So Long and Farewell!

By Maggie Pool

Since the beginning of this academic year, I have been an office assistant at UMKC’s Women’s Center. My time here has proven not only my aptitude for learning more about my passions, such as feminism, but also how much power I have in spreading that knowledge to the people around me.

One of my responsibilities was writing a weekly blog post for the Women’s Center website.

“What do I need to write about?” I asked.

“Anything about women.”

As broad as that prompt was, it allowed me to freely explore realms about women in fields that I am already deeply ingrained in, like film, for example. I became fascinated over the gender inequalities surrounding Oscar nominations, especially after this year featured an explosive amount of incredible female directors and female-driven film projects. I explored the history of fallen Hollywood mogul, Harvey Weinstein, who has been sentenced to 23 years in prison for two felony sex crimes. I dove into film industry history with Dorothy Arzner, who was the only woman director to successfully transition into the era of talkies from silent cinema. All of these topics filled me with greater wonder and love for the world of cinema, while also expanding my knowledge of women’s influence in cinema.

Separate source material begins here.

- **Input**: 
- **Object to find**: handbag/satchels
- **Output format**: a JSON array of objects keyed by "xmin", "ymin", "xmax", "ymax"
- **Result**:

Alongside graduate assistant Indra Mursid, I had the honor of creating a brand new Women’s Center program. Indra and I teamed up to start a Menstrual Products Drive to raise awareness about the expenses of menstrual products, the hardships women go through during periods, the Pink Tax, and how many schools are trying to make products more accessible. We held the drives in UMKC’s residence halls, and we were pleasantly surprised to see students excited about our program by donating products for others to use. The ultimate goal was to have products available in every women’s and gender-neutral bathroom on campus. Raising awareness about menstrual cycles makes the subject less taboo. That will hopefully make it more possible in the future for women to have better access to menstrual products and better support systems during menstrual cycles.

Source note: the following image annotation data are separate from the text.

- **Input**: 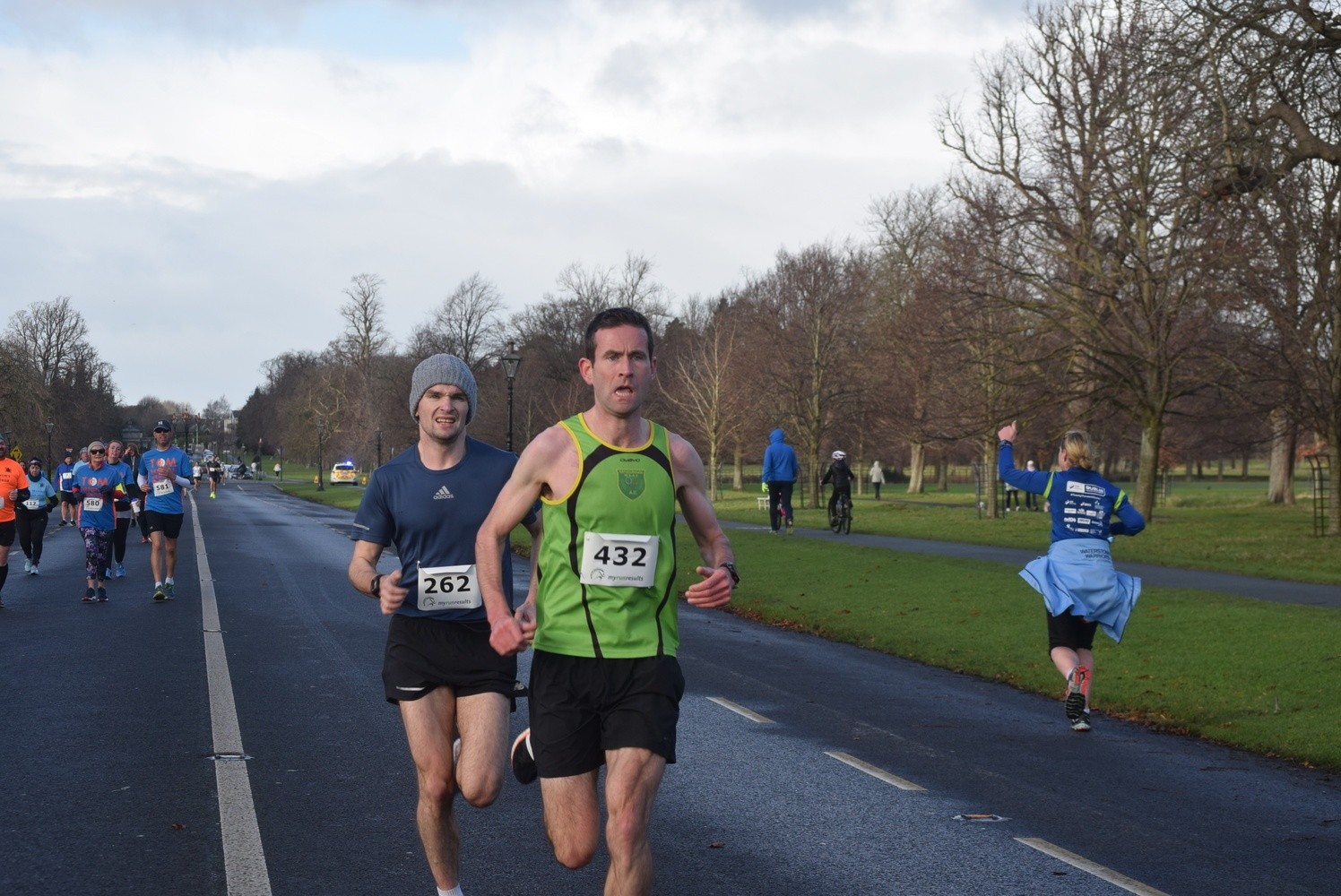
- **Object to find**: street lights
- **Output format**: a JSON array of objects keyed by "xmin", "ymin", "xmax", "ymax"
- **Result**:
[
  {"xmin": 171, "ymin": 413, "xmax": 179, "ymax": 448},
  {"xmin": 372, "ymin": 428, "xmax": 384, "ymax": 467},
  {"xmin": 497, "ymin": 339, "xmax": 523, "ymax": 453},
  {"xmin": 180, "ymin": 408, "xmax": 192, "ymax": 454},
  {"xmin": 193, "ymin": 413, "xmax": 202, "ymax": 454},
  {"xmin": 317, "ymin": 418, "xmax": 326, "ymax": 492}
]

My time working at the Women’s Center has been one of my favorite working experiences yet. I’ve told the staff they can’t get rid of me that easily! I will be back for events and to study in the amazing supportive environment that is the Women’s Center. I thank everyone so much for the fun and wonderful experience that this has been! So long and farewell!

Menstrual Products Drive

By Maggie Pool

For the first time ever, the Women’s Center is pairing up with Residential Life to implement a donation drive program into an annual activity called Wing Wars. Wing Wars happens every new school year and is a friendly competition between Johnson Hall, Oak Street Hall, and JP2 filled with a variety of events that earns each team points. In addition to the main Wing War happenings, there are events on campus residents can attend to gain points for their team. This is where the Women’s Center comes in. This year, the Women’s Center has decided to do a Menstrual Products Drive to raise awareness on the basic need for menstrual products. The drive will start November 5th and go through December 3rd. There will be a donation box placed in each residence hall and each product donated will generate a certain amount of points.

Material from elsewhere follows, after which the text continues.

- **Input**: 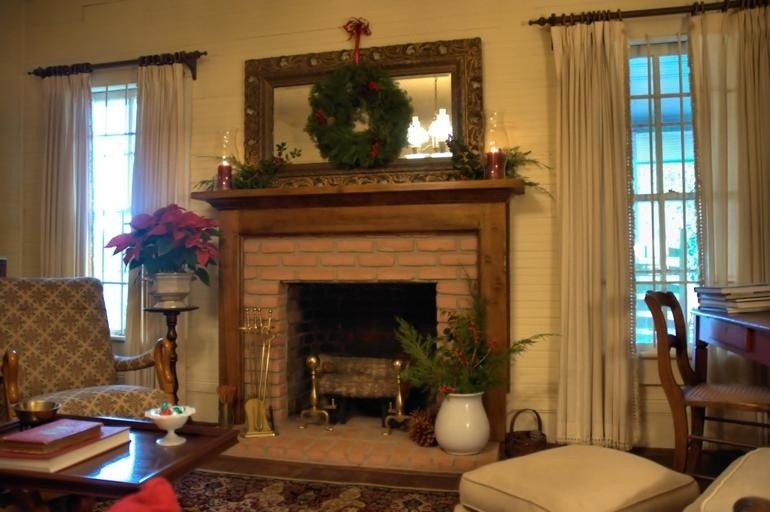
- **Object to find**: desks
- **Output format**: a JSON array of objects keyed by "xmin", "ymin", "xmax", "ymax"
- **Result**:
[{"xmin": 692, "ymin": 308, "xmax": 770, "ymax": 384}]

In 2019, an interview-conducted study was done in St. Louis, Missouri where an estimated 31,000 women 18 years or older are considered low-income. The study found out that 60% of its participants (109/183) skipped or ate a lighter meal in order to afford menstrual products over the past year (Kuhlmann, Bergquist, & Danjoint, 2019). Of those participants, 36% (40/111) skipped meals on a monthly basis. Similarly, 64% (117/182) did not have the money to purchase menstrual products at some point during the same year (Kuhlmann et al, 2019). ⅓ had to use toilet paper, rags, tissues, diapers, or paper towels as supplementary menstrual products (Kuhlmann et al, 2019). The study concluded that the solutions to these problems came down to three categories:

  1. Increase access to menstrual products
  2. Increase education in menstrual products
  3. Increasing access to safe public restrooms

Many schools across America are recognizing this is an issue and are taking action. For example, Brown University announced they would provide free tampons and pads across campus in men’s, women’s, and gender neutral bathrooms. Brown’s student body President, Viet Nguyen, said: “There’s been a lot of conversation about why pads and tampons are a necessity, not a luxury, but not a lot of action. We wanted to take it into our own hands” (Jones, 2016, p. 1). After Brown University announced their plan, New York City public schools announced they would provide free menstrual products in all sixth through twelfth grades schools (Jones 2016). Many schools followed after including Columbia University, University of Arizona, University of Nebraska – Lincoln, and Emory College (Jones, 2016). Hashtag campaigns have furthered the awareness with campaigns like #TheHomelessPeriod and National Period Day (October 19th) and garnered global attention.

The Women’s Center provides free menstrual hygiene products (tampons and pads) for any student with no questions asked. These donations would go back into the hands of students who may be of low income, low access to resources, or too busy to buy menstrual products when they need them. Having this drive will also inform students that we are a resource to use when they are in need of a place to study, information on community resources, and a safe space. Our ultimate goal is to implement menstrual hygiene products in women’s and gender neutral bathrooms throughout campus.